(di Alessandra Piubello) L’edizione di Vini ad arte 2022, l’anteprima per la stampa di settore organizzata dal Consorzio Vini di Romagna, ci prospetta ancora una crescita, un altro passo in avanti fatto dai produttori romagnoli verso la qualità. Sotto i riflettori l’annata 2021 e 2020 dell’Albana Docg, stesse annate per il Romagna Sangiovese Superiore e MGA Doc, per la Riserva invece, sempre Superiore e MGA Doc, si parte dalla 2019 per avere delle incursioni nella 2018, 2017 e 2016.

La Romagna del vino da tempo non è più una cenerentola, come dimostrano i suoi due vini di punta, l’Albana fra i bianchi e poi il Sangiovese, che in questa terra peculiare si esprime in modo differente rispetto alla blasonata Toscana, mostrando espressività peculiare e beva più leggera, in sintonia con il gusto moderno. Gli elementi distintivi del Romagna Sangiovese, ovvero una viticoltura in larga parte collinare, la fedeltà al vitigno, la bontà dei cloni e l’ampia ricchezza di composizione dei suoli stanno uscendo sempre più valorizzati da un gruppo di produttori sensibili e capaci, dotati di una chiara visione, che si sono aggiunti agli storici fuoriclasse presenti da oltre cinquant’anni, in numero però esiguo.

Seppur in annate calde e siccitose come la 2021 (avvantaggiata da una riserva idrica invernale e da escursioni termiche decise nell’ultimo mese di maturazione delle uve, colpita però dalle gelate primaverili) e la 2020 (che oltre alla forte siccità ha dovuto far i conti con le gelate primaverili) ci sono stati bravi produttori romagnoli che hanno saputo gestire le difficoltà in vigna, regalandoci dei vini impressivi. Le Albane 2021 sembrano evidenziare un’annata da ricordare.

In particolare, citiamo Giovanna Madonia con Neblina, Tre Monti con Vitalba, Fattoria di Zerbina con Bianco di Ceparano, Tenuta La Viola con Frangipane, Tenuta Santa Lucia con Albarara, Celli con I Croppi, Giovannini con Gioja; va sottolineato che in generale il livello è considerevole. Nel 2020 proviamo l’emozione più viva con Fattoria del Monticino Rosso con Codronchio, ma anche con Galassi Maria con La Signora e Tenuta La Viola con InTerra.
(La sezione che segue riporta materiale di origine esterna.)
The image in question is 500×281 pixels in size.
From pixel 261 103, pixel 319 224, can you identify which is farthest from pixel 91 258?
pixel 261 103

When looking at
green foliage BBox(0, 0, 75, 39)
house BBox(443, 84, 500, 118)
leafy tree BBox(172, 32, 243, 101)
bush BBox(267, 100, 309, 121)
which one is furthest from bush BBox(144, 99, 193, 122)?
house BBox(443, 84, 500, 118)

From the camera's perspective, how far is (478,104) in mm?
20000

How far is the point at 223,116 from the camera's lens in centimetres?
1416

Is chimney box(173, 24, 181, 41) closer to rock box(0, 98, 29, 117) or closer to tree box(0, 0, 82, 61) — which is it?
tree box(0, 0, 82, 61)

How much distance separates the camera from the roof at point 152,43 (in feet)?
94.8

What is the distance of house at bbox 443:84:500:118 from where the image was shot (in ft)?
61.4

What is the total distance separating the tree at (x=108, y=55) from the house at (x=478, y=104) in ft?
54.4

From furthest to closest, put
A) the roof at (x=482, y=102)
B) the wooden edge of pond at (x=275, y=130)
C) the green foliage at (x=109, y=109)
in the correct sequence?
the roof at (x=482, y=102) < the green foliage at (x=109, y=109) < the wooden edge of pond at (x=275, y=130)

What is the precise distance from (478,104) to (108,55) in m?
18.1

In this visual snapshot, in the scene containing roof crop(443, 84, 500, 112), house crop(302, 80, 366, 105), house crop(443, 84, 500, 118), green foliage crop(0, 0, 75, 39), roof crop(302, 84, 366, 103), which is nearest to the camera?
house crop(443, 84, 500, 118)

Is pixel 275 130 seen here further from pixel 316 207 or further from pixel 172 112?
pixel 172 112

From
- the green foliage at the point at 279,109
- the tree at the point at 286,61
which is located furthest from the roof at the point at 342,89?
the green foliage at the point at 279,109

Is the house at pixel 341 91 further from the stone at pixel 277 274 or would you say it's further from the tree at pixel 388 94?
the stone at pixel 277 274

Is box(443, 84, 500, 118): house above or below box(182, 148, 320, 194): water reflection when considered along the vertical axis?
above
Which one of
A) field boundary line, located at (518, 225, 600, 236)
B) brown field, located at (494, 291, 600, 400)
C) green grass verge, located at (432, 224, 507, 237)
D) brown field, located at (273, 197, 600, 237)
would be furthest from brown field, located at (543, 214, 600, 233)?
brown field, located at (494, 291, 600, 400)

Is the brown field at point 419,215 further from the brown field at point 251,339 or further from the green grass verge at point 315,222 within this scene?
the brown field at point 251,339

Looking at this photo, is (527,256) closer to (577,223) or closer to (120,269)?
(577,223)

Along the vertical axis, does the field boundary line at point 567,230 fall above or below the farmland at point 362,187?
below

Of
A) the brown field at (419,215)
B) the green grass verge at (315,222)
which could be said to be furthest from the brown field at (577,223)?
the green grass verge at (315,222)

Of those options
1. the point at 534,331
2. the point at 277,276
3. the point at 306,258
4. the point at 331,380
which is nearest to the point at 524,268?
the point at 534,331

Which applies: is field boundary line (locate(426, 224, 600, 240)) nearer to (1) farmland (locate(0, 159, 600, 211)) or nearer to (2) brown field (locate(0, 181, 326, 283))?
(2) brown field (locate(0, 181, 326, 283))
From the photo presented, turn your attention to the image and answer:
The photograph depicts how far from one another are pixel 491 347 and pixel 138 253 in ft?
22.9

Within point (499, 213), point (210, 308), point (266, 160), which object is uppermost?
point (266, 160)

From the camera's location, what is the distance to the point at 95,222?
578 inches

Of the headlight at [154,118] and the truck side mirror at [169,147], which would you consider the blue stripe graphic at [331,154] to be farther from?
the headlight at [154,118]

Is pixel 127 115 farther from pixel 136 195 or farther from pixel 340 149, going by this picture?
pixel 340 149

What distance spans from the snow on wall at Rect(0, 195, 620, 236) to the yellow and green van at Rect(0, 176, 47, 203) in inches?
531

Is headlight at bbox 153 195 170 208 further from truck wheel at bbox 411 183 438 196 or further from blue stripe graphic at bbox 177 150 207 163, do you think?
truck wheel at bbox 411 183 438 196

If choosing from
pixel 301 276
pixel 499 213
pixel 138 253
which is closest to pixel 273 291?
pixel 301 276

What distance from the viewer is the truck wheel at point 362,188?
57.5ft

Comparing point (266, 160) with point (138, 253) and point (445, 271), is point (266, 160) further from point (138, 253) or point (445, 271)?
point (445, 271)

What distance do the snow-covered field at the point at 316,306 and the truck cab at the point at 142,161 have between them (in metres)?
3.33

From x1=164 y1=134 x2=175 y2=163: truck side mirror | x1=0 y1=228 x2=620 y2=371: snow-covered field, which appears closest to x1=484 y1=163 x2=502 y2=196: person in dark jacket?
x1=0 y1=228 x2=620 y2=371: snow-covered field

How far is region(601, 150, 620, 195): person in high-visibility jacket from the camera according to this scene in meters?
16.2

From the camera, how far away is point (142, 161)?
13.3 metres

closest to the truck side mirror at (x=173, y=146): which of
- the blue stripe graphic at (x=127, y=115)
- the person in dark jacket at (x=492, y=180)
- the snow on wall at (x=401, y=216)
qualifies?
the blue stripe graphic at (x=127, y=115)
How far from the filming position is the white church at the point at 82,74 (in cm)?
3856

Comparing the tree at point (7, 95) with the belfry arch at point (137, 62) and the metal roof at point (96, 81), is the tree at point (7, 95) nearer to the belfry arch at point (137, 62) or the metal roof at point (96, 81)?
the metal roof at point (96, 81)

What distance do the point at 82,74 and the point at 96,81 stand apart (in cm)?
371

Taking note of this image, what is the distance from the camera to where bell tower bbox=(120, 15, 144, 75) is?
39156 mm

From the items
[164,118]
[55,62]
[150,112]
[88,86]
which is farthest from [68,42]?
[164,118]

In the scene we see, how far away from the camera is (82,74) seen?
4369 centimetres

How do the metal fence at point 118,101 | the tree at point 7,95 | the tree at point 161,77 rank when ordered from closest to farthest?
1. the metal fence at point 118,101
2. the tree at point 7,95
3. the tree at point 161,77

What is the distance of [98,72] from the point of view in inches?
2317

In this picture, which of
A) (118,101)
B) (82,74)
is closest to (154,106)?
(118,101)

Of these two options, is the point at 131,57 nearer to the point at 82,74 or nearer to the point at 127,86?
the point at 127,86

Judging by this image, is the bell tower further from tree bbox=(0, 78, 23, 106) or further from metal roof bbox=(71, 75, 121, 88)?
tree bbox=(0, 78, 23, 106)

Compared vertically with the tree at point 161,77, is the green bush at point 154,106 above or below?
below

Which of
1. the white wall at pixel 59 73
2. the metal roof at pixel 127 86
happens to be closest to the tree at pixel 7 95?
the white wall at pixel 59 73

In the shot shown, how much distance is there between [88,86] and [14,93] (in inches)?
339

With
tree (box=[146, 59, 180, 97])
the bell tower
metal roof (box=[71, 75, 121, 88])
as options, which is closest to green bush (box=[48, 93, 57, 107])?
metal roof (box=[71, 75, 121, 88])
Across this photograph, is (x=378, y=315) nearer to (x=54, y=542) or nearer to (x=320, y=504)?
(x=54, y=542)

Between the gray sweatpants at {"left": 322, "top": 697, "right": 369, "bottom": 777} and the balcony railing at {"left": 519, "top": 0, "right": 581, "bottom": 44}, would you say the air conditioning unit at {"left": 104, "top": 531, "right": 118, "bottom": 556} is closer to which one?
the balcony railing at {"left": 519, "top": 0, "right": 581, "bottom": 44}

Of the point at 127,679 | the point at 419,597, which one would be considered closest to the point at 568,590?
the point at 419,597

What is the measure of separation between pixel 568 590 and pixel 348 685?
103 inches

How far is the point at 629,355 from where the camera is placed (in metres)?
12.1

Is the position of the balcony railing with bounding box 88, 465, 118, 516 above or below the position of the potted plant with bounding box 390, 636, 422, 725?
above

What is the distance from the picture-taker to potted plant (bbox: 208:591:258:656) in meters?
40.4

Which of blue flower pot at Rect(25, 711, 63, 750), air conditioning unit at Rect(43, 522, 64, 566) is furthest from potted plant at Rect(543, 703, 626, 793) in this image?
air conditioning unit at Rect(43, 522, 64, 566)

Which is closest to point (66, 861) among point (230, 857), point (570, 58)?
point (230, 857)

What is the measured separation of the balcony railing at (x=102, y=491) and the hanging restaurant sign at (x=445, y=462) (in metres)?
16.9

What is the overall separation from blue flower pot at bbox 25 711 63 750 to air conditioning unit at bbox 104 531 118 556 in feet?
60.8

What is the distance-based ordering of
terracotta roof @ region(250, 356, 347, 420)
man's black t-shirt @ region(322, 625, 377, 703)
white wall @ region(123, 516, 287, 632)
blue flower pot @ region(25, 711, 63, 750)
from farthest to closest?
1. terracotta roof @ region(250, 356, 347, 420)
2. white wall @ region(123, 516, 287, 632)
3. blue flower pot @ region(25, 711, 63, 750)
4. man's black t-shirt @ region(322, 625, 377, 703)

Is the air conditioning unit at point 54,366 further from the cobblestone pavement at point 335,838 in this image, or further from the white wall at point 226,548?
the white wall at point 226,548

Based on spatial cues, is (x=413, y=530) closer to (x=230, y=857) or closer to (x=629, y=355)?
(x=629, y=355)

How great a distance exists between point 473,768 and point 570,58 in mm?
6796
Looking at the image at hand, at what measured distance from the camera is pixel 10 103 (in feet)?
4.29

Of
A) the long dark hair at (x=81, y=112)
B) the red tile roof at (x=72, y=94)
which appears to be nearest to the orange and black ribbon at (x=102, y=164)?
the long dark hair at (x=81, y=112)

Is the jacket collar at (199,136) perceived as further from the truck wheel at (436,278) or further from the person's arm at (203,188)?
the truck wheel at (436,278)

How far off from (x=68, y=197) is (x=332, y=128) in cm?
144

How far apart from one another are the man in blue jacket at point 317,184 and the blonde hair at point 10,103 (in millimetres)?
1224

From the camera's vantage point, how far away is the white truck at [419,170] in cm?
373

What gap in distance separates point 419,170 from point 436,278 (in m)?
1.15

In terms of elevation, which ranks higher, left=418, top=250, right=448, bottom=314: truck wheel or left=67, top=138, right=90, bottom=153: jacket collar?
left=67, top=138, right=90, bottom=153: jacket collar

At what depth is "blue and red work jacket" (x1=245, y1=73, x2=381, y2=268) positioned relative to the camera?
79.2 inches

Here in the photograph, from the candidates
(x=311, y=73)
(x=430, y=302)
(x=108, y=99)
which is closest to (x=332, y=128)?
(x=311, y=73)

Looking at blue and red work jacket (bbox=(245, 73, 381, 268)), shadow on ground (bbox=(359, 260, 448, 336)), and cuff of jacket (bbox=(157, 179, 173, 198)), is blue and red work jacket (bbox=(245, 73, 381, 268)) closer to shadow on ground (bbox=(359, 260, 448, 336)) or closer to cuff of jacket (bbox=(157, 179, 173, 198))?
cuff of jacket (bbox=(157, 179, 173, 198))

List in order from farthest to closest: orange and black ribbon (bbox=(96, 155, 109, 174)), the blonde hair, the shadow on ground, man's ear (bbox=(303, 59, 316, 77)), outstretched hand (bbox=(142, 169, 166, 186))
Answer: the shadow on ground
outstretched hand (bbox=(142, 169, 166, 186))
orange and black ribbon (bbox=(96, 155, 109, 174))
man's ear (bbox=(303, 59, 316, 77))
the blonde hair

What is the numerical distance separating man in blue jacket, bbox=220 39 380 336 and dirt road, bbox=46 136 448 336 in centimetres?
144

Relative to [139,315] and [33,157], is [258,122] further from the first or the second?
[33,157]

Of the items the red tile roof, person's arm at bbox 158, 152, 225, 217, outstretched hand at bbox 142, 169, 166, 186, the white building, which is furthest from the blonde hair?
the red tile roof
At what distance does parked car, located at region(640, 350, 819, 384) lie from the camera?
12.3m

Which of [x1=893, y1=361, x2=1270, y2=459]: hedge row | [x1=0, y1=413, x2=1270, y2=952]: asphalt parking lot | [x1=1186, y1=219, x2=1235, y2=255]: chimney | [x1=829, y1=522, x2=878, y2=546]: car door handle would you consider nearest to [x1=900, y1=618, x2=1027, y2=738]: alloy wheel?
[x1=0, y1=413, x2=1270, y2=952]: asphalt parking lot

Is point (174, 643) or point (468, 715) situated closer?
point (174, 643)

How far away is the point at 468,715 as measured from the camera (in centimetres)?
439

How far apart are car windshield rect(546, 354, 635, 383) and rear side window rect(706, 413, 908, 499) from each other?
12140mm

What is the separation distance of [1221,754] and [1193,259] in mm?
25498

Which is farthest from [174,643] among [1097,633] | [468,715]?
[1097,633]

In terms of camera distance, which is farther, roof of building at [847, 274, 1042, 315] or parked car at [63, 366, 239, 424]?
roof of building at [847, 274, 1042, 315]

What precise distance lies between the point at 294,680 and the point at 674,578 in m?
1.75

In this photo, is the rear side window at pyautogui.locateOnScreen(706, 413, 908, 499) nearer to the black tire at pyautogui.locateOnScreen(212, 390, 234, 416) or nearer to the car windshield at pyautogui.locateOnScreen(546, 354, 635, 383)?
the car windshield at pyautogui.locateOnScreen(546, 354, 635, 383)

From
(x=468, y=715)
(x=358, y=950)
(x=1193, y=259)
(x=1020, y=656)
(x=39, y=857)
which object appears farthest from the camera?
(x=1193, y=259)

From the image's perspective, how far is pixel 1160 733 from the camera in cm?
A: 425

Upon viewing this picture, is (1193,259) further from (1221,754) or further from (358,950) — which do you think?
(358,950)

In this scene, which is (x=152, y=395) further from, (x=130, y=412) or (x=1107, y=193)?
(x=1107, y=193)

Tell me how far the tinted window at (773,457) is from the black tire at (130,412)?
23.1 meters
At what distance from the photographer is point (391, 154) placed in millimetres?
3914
Spostandoci sul fronte Sangiovese, la lista si fa lunga: nel 2021 citiamo Fattoria Nicolucci con Tre Rocche, Ronchi di Castelluccio con Le More, Noelia Ricci con Il Sangiovese e Pandolfa con Federico. Nel 2020 continuiamo con Girapoggio di Bissoni Raffaella, Cadisopra di Ca’ di Sopra, Poggio Vicchio di Fattoria Zerbina, Pietro 1904 e Cesco 1938 di Piccolo Brunelli, Vigna Beccaccia di Villa Papiano. Per non parlare delle riserve, nelle quali svettano per la 2019 Vigna del Generale di Fattoria Nicuolucci, Vigna Probi e Prè di Villa Papiano, l’Ombroso di Giovanna Madonia, a seguire Raggio Brusa di Condé, Smembar di Galassi Maria, Pandolfo della Pandolfa, Vigna Ca’ del Rosso di Ca’ di Sopra. Memorabili nel 2017 Monografia 2 di Fattoria Zerbina e nel 2016 Vigna del Generale Selezione di Fattoria Nicolucci.

La squadra del consorzio, capeggiata dall’attivissima presidente Ruenza Santandrea e il non da meno dinamico direttore Filiberto Mazzanti, ha saputo creare un clima di operosa collaborazione tra i soci. Non dimentichiamo che qui convivono grandi cantine cooperative (sette la precisione) e produttori di medie e piccole dimensioni (poco più di un centinaio).

Il format dell’anteprima, ben supportato dall’agenzia di comunicazione Well Com di Alba, è stato strutturato su tre giorni: due di visite sul territorio e uno di degustazione tecnica nel sempre suggestivo Museo Internazionale delle Ceramiche di Faenza. Vini ad Arte è stato inoltre l’occasione per presentare ufficialmente le 4 nuove Menzioni Geografiche Aggiuntive (Imola, Verucchio, Coriano e San Clemente) che vanno ad aggiungersi alle 12 già esistenti. La scelta di puntare alle MGA, avviata dal disciplinare una decina di anni fa, sta dando i suoi frutti.